▶ TASK A
Condense the paragraph of the blog excerpt that begins "Science education is driven by hands-on learning" into a shorter version that keeps its main facts.
▶ TASK B
Retype the portion of the blog excerpt between "From the Minecraft: Education" and "explore the subject.", inclusive, without any change.

▶ STUDY TEXT
──────────────────────────────
From the Minecraft: Education Edition product blog:
We are thrilled to bring chemistry into Minecraft with a new update for Minecraft: Education Edition. With input from chemistry teachers, students and Minecraft Global Mentors, the Chemistry Update offers educators and learners a fun, accessible way to explore chemistry within the immersive world of Minecraft. […]
Science education is driven by hands-on learning, but only half of fourth graders in the U.S. do hands-on science once a week. In low income schools, the numbers are even lower, as students have less access to labs and equipment. Chemistry in Minecraft allows teachers to introduce chemistry concepts without the costs of lab equipment in the engaging Minecraft world that will inspire more girls and boys to explore the subject.
──────────────────────────────
▶ SOURCE DATA
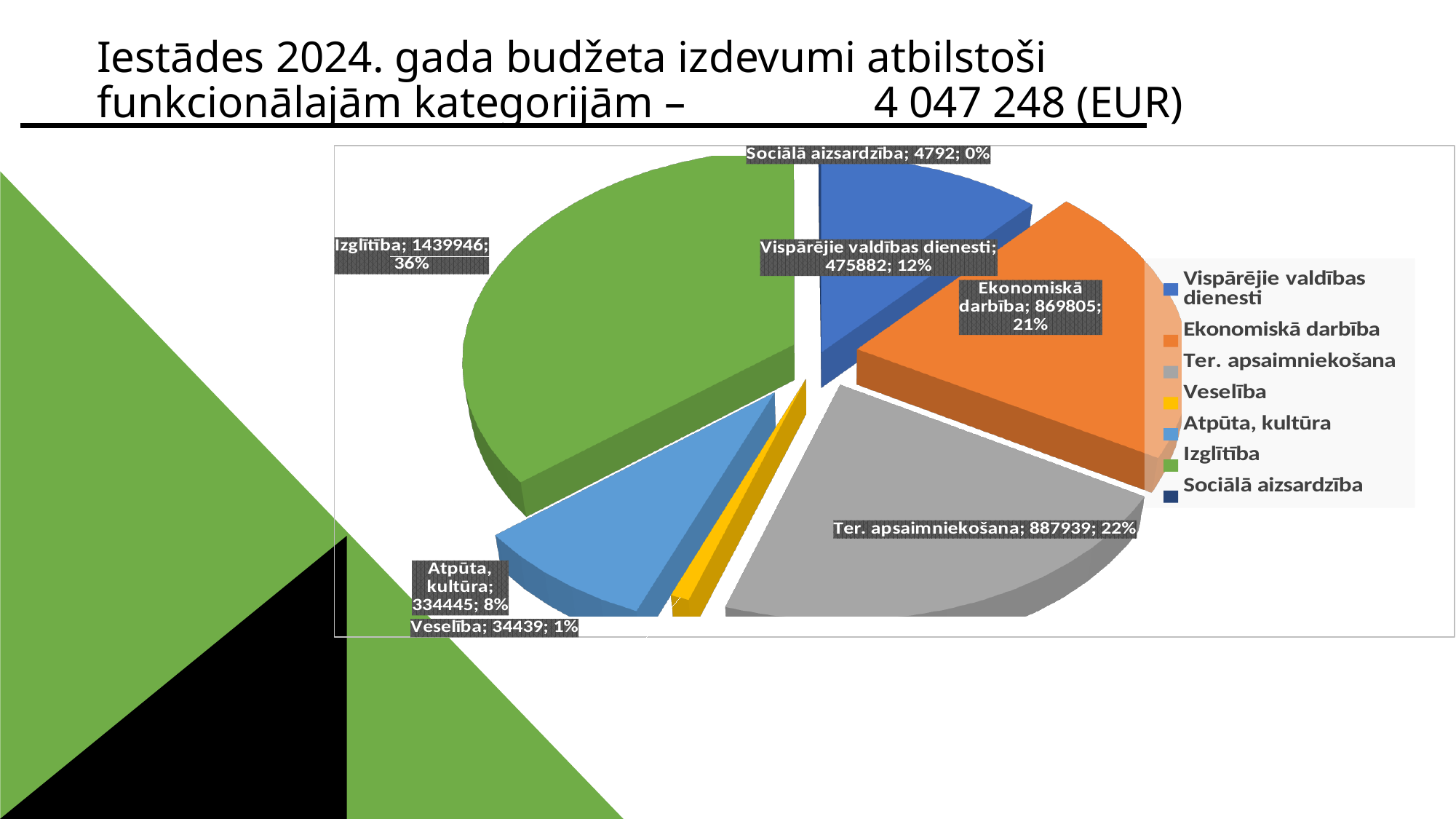
What is the value for Veselība? 34439 Which category has the smallest slice of the pie? Sociālā aizsardzība What colour is the Izglītība slice in the pie chart? green What is the value for Izglītība? 1439946 Which category has the largest slice of the pie? Izglītība What is the value for Ter. apsaimniekošana? 887939 What share of the pie does Ekonomiskā darbība represent? 21% What kind of chart is shown on the slide? pie chart What share of the pie does Vispārējie valdības dienesti represent? 12% How many categories does the pie chart show? 7 Which is larger, the value for Atpūta, kultūra or the value for Veselība? Atpūta, kultūra What is the difference between the values for Ter. apsaimniekošana and Ekonomiskā darbība? 18134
──────────────────────────────
▶ YOUR RESPONSE A
Hands-on learning drives science education, yet only half of U.S. fourth graders do hands-on science weekly, and fewer do so in low-income schools with limited lab access. Chemistry in Minecraft lets teachers introduce chemistry concepts without lab equipment costs, in an engaging setting meant to inspire more girls and boys to explore the subject.

▶ YOUR RESPONSE B
From the Minecraft: Education Edition product blog:
We are thrilled to bring chemistry into Minecraft with a new update for Minecraft: Education Edition. With input from chemistry teachers, students and Minecraft Global Mentors, the Chemistry Update offers educators and learners a fun, accessible way to explore chemistry within the immersive world of Minecraft. […]
Science education is driven by hands-on learning, but only half of fourth graders in the U.S. do hands-on science once a week. In low income schools, the numbers are even lower, as students have less access to labs and equipment. Chemistry in Minecraft allows teachers to introduce chemistry concepts without the costs of lab equipment in the engaging Minecraft world that will inspire more girls and boys to explore the subject.